• _Actions to take_
a) In the weight-loss forum posts, how much weight does one writer usually lose in the two weeks after a stall ends?
b) In the weight-loss forum posts, shorten the paragraph that begins "Seriously though... stalls are so normal" into a brief list that keeps its main facts.
c) Pick up the weight-loss forum posts after their last sentence and write a few more lines in the same voice.

• _Exercise text_
--------

Exercising is also going to do it because of the great reasons someone gave above. KEEP PLUGGING AWAY! Increase your water intake (need more since you are working out), and add some calories. If you are working out and eating to few calories your body goes to starvation mode, and holds onto fat.
Stay with it! I am rooting for you!!!
Lap RNY 1/13/09
"I didn't know any different, so I am changing to know that there is a different!"
Seriously though... stalls are so normal. I have a pattern with them! I lose for 2 weeks, then stall for 2 weeks, off and on since surgery. Crazy & frustrating. But...when the stall is over, and I start losing, it is usually daily or every other day. I usually end up with 15lbs lost during those two weeks. I am not sure why my body does this, or why I have them so often, but I do. I try to get used to them and ignore it, but it can be frustrating. Hang in there. IT WILL happen...
Mommy to Ethan Lane 12/3/03 weighing 4lbs 11oz 17 3/4"
& Zachary Logan 5/12/07 weighing 3lbs 4oz 16"
& Gavin Liam Due 3/18/11 born 2/3/11 weighing 3lbs 15oz 17"
I LOVE MY PREEMIES!
I know how you feel! Remember I was at the Dr. on the 15th, well I've lost 1 little lb since that Dr. appointment dude! 1!! things have been pretty quick for me because I had a little more to loose then you. My strategy for getting through this, is staying off the freaking scale! I weigh myself like 1 time a week, or every 2 weeks because after being here on OH and seeing all the posts about stalls, I know it happens. This is just the way our bodies work. Next week is my first week of hard-core working out, so I'm for sure worried that it's going to start stalling up, but I'm am just also ready for the inches to start dropping too... I really want to be down to 200 by the end of september, so I'm just going to keep plugging away and following the rules!!! It might be slow, but just keep trying to think about where you were before... could you have lost any weight after EVERYTHING you tried pre-op?? Could you have been dropping all these inches?? You are doing GREAT and I'm so proud of you!!! Keep texting/calling me and we can work through these issues together!!!

--------

• _Data extracts_
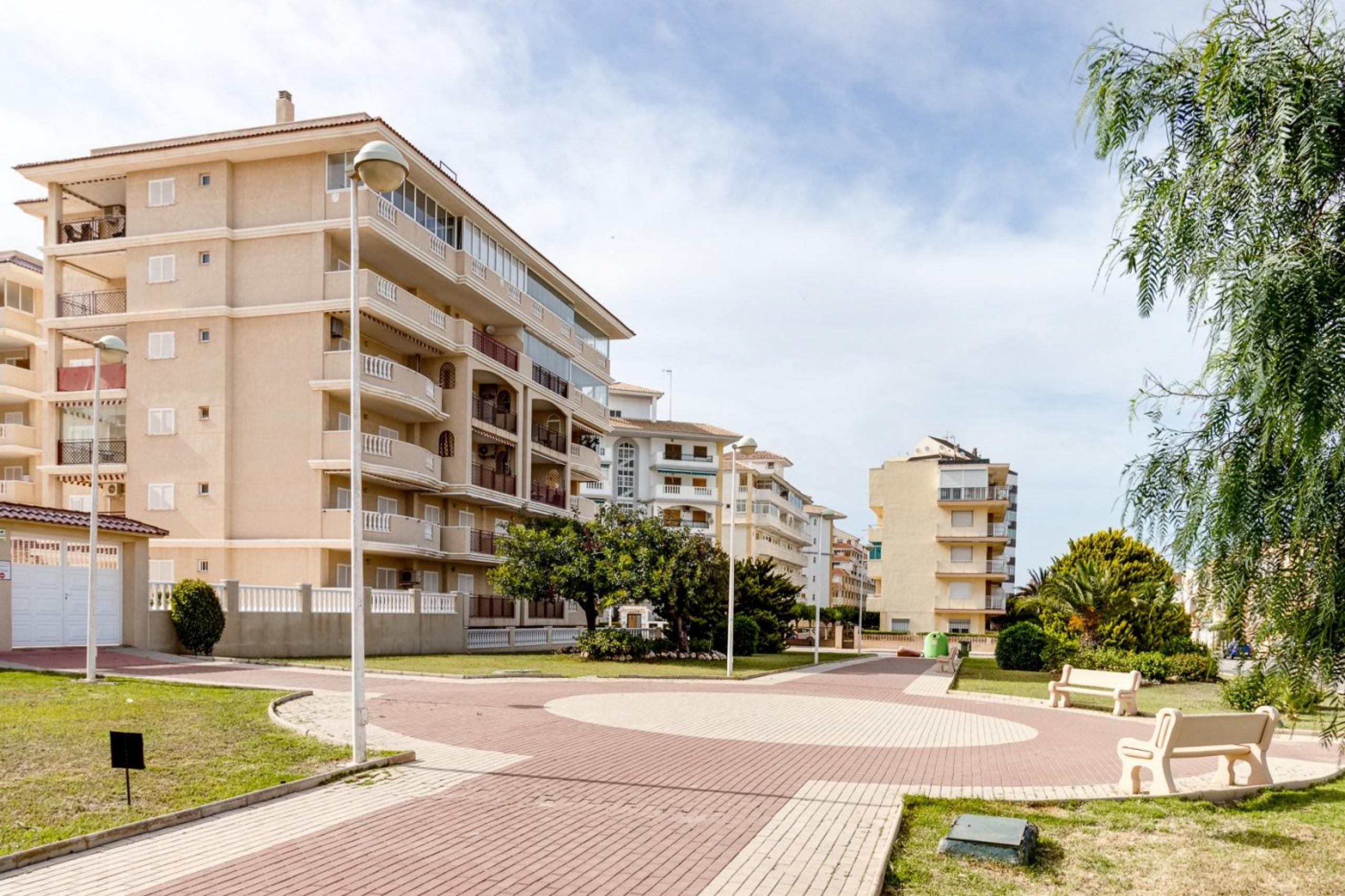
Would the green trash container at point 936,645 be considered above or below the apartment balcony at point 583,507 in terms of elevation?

--------

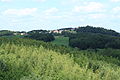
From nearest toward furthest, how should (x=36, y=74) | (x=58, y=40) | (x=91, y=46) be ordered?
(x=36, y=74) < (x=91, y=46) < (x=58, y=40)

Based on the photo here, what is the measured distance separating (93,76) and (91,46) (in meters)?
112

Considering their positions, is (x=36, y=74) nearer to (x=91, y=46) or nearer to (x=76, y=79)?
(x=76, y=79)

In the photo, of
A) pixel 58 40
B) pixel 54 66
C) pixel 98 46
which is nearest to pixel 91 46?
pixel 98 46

--------

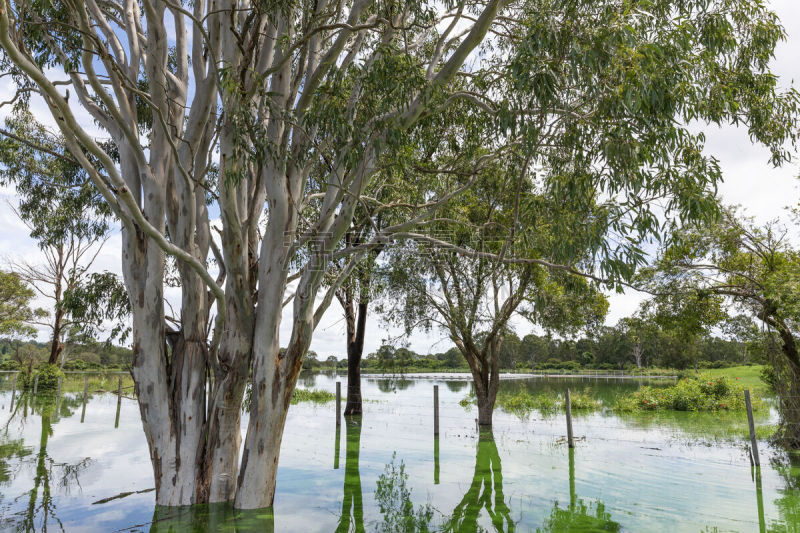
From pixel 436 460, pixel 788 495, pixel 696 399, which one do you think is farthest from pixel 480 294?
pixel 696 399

--------

• _Task responses_
a) About 15 lbs.

b)
- Stalls are normal.
- The writer's pattern since surgery has been two weeks of losing, then two weeks of stalling.
- When a stall ends, the loss usually comes daily or every other day, about 15 lbs over those two weeks.
- The writer doesn't know why this happens so often and tries to ignore it, though it can be frustrating.
- Hang in there; the loss will come.

c)
Hope this helps!
Tonya
Stalls: do like everyone says-change your routine, shake things up and be patient. It WILL pass.
Fiber: Benefiber powder has NO taste. I add mine to my protein drink everyday and have no problems with constipation. BUT if you do get constipated, cheap ole glycerin suppositories ($4 for 50 of them at Walmart) will take care of the problem in about an hour.
~Stephanie~
RNY revision from lapband 7/30/07...TT/BL 10/9/08 and at GOAL
Courtesy from a poster on another OH forum board:
When you magically drop x pounds per day or x pounds in the first week, two weeks, three weeks, etc. after surgery, it feels like a dream come true.
But: IT. WILL. STOP. Because it is NOT fat. It is WATER. This is what is happening, courtesy of Diana Cox, who is a molecular biologist Ph.D. and taught stuff like this in medical school:
Our bodies use glycogen for short term energy storage. Glycogen is not very soluble, but it is stored in our muscles for quick energy -- one pound of glycogen requires 4 lbs of water to keep it soluble, and the average glycogen storage capacity is about 2 lbs. So, when you are not getting in enough food, your body turns first to stored glycogen, which is easy to break down for energy. And when you use up 2 lbs of glycogen, you also lose 8 lbs of water that was used to store it -- voila -- the "easy" 10 lbs that most people lose in the first week of a diet.
As you stay in caloric deficit, however, your body starts to realize that this is not a short term problem. You start mobilizing fat from your adipose tissue and burning fat for energy. But your body also realizes that fat can't be used for short bursts of energy -- like, to outrun a sabertooth tiger. So, it starts converting some of the fat into glycogen, and rebuilding the glycogen stores. And as it puts back the 2 lbs of glycogen into the muscle, 8 lbs of water has to be stored with it to keep it soluble. So, even though you might still be LOSING energy content to your body, your weight will not go down or you might even GAIN for a while as you retain water to dissolve the glycogen that is being reformed and stored.